Schreiben Sie aus dem folgenden Forenbeitrag über den Wechsel von Visual Basic zu Java eine Passage wortgetreu ab. Beginnen Sie bei den Worten „# Ex Visual“ und enden Sie nach „ein Krampf ist.“.

---------- Bereitgestellter Auszug

# Ex Visual Basic Programmierer will Erwachsen werden



## RubenZ (3. Jan 2004)

Halllo!


Ich möchte gerne zu Java wechseln, da ich kein Geld habe mir Visual Studio.NET zu kaufen und weil ich keine Lust habe alle Nase lang etwas neues zu lernen weil Microsoft wieder neue Ideen hatte. 

Auf C++ habe ich keine Lust, da GUI Programmierung darunter ein Krampf ist.

Also nun ein paar Fragen:

Kann ich direkt auf die Win32 API zugreifen? Wenn ja, ist das schwierig?

Kann ich meine Programme zu *.exe kompilieren und sie auch ohne Virtual Machine laufen lassen?

Laufen Java Progamme wirklich auf beiden Welten (Linux / Windows)  ohne etwas am Source zu ändern?

--------------------
---------- Angezeigtes Material

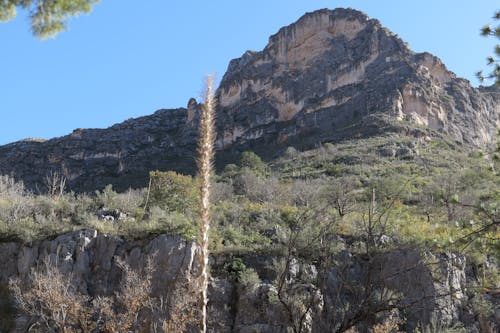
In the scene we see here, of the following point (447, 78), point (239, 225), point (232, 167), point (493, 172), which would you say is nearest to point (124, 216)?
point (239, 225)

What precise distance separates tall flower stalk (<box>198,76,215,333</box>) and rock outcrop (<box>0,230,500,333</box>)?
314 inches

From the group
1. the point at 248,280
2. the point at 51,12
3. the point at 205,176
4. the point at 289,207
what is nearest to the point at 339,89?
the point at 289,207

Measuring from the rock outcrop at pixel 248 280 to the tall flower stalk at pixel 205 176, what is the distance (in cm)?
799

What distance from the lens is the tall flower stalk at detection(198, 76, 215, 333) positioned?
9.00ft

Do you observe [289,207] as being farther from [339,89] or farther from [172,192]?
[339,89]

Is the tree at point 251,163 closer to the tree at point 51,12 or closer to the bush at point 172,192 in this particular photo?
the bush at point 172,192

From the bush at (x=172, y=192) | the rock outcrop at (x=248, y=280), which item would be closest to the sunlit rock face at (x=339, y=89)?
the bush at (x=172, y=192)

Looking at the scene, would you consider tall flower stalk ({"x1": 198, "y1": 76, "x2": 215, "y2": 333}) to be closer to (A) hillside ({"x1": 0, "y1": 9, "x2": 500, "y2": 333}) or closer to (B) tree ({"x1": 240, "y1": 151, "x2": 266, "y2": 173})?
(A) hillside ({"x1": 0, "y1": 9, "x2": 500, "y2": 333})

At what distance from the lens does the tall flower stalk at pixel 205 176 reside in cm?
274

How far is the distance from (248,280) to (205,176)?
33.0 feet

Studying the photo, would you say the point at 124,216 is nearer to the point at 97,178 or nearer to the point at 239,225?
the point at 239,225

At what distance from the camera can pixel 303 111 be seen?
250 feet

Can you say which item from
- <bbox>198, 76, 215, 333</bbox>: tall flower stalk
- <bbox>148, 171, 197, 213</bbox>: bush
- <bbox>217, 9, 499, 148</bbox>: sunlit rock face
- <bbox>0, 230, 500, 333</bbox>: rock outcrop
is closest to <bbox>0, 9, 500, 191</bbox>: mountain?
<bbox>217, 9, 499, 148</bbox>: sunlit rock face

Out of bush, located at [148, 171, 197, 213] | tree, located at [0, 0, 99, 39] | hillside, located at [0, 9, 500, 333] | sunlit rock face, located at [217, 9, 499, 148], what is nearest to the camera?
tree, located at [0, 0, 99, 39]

--------------------
---------- Angezeigtes Material

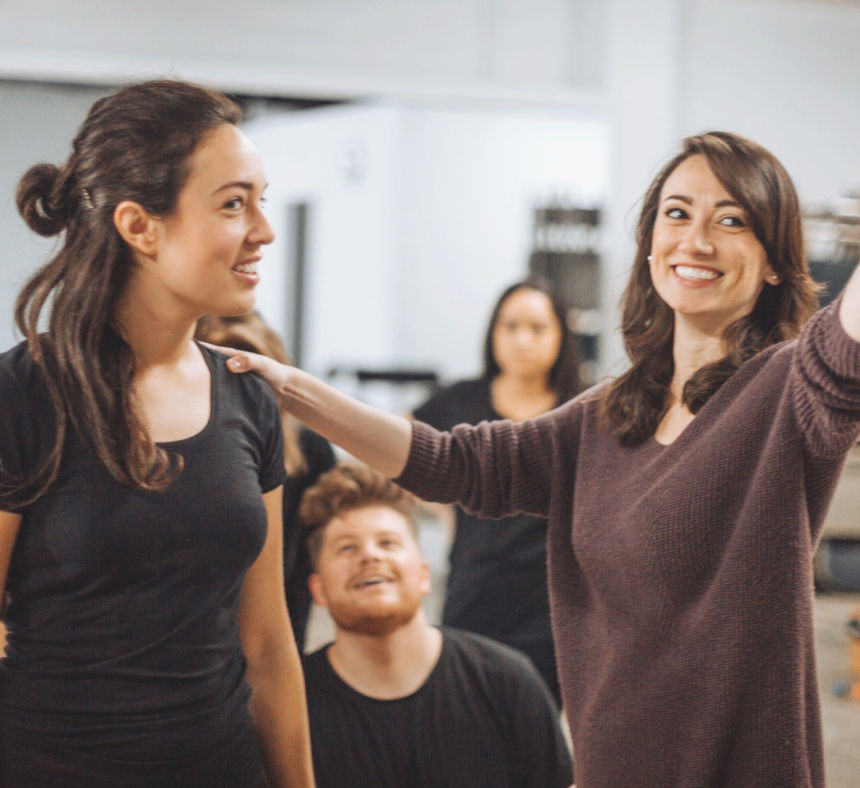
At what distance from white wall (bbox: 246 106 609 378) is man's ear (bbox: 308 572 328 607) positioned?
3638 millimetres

--------------------

### [Ergebnis der Aufgabe]
# Ex Visual Basic Programmierer will Erwachsen werden



## RubenZ (3. Jan 2004)

Halllo!


Ich möchte gerne zu Java wechseln, da ich kein Geld habe mir Visual Studio.NET zu kaufen und weil ich keine Lust habe alle Nase lang etwas neues zu lernen weil Microsoft wieder neue Ideen hatte. 

Auf C++ habe ich keine Lust, da GUI Programmierung darunter ein Krampf ist.